Monday, March 14, 2011

Atlas Twitches: Is America Becoming A Welfare Nation?

(Editor's Note: Considering the previous post, and the liberal knee-jerk reaction of most of the commenters, I thought the two editorials below — one from the well-respected business news media, Investors Business Daily, and other, from the business publication, Fast Money, were very telling. Read and decide for yourself.)
 
Investor's Business Daily Editorial
Posted March 9, 2011

Entitled: More than one-third of all wages and salaries in this country are actually government handouts. We should be alarmed that we've become a nation of dependents.

Using data mined from the Bureau of Economic Analysis, TrimTabs Investment Research has found that 35% of wages and salaries this year will be in the form of a government payment.

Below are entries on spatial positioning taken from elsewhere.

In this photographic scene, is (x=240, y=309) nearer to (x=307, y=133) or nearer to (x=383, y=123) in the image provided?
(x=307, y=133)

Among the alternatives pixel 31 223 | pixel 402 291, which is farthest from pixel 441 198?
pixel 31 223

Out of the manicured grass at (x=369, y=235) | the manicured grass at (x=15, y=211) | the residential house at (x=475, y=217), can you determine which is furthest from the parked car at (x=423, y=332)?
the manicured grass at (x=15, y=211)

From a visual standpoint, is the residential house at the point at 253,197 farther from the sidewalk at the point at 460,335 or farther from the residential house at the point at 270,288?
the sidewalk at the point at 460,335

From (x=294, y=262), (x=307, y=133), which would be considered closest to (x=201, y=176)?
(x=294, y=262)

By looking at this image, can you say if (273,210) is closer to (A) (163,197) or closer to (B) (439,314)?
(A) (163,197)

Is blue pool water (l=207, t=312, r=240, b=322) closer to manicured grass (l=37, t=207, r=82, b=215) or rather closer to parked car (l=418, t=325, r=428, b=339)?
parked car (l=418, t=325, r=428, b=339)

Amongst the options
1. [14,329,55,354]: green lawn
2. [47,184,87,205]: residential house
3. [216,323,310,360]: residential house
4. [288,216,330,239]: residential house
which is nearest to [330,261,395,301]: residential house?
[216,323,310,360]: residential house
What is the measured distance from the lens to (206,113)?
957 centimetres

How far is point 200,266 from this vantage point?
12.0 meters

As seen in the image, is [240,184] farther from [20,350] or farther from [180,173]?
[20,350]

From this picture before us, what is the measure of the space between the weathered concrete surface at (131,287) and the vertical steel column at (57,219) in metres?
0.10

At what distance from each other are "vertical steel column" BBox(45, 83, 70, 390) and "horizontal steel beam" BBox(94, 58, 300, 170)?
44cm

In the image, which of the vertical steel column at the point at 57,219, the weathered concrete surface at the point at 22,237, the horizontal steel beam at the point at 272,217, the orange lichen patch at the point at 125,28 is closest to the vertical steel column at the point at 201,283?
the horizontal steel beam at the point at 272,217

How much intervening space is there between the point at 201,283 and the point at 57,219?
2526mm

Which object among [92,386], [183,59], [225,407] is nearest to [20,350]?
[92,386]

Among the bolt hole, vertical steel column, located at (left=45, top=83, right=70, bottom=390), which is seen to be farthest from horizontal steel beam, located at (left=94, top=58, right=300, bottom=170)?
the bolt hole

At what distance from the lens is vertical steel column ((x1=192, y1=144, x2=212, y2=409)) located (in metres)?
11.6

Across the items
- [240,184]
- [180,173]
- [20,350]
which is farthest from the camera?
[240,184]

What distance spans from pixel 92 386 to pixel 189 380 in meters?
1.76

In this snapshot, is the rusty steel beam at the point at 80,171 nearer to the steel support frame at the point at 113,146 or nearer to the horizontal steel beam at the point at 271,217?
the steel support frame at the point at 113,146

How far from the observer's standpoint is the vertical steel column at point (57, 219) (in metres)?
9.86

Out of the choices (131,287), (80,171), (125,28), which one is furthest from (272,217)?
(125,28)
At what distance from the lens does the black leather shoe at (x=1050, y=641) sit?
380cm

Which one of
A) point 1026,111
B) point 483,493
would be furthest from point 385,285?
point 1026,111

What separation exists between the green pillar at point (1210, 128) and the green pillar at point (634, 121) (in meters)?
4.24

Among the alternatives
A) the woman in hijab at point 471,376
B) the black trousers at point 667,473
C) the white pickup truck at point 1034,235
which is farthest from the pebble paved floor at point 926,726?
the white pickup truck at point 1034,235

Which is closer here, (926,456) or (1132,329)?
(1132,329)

That's up sharply from 2000, when it was 21%, which is more than double the rate — 10% — of 1960.
The payouts are primarily Social Security and Medicare benefits, and unemployment checks. But they are not limited to those programs.

In any case, we're seeing before us a disturbing trend. A society can't survive moving in this direction.
The ratio of producers — those whose wages and salaries aren't drawn from the public trough — to non-producers, who consume wealth, needs to be much higher.

One way to do this: spread the tax burden more equitably across incomes.

Today, more than 97% of federal income tax receipts are paid by the top 50% of income earners.
The bottom 50%? They pay less than 3% of the taxes, making it a truly privileged class because many of its members get to live at the expense of others.

The bottom half of earners pay less of the federal income tax burden each year while the top half pays more. How long can such a ruinous set of affairs continue? When will the truly productive grow weary of the burden of holding up others and go on strike, as they did in Ayn Rand's "Atlas Shrugged?"

We know, thanks to TrimTabs, that in Britain 44% of wages and salaries are from the public fisc. So, yes, it can get worse. But that'll be of little consolation if America follows Britain over the cliff.

To avoid the inevitable decline, Washington has to change the policies that have gotten us where we are — and soon. Tax rates need to be lower and flatter.

Punishing the rich with higher rates and rewarding the bottom half with lower or no rates violates the constitutional guarantee of equal treatment under the law.

It also creates unnecessary tensions between classes, which itself goes against the American grain; establishes a set of perverse incentives that hurt wealth creation; and offends the streak of independence from government that helps define our exceptionalism.

Policymakers will have to fix the entitlement problem, too. Americans have paid into Social Security and Medicare and deserve to get a return on their "investments." But entitlements will break the federal government and the private economy if they continue as is.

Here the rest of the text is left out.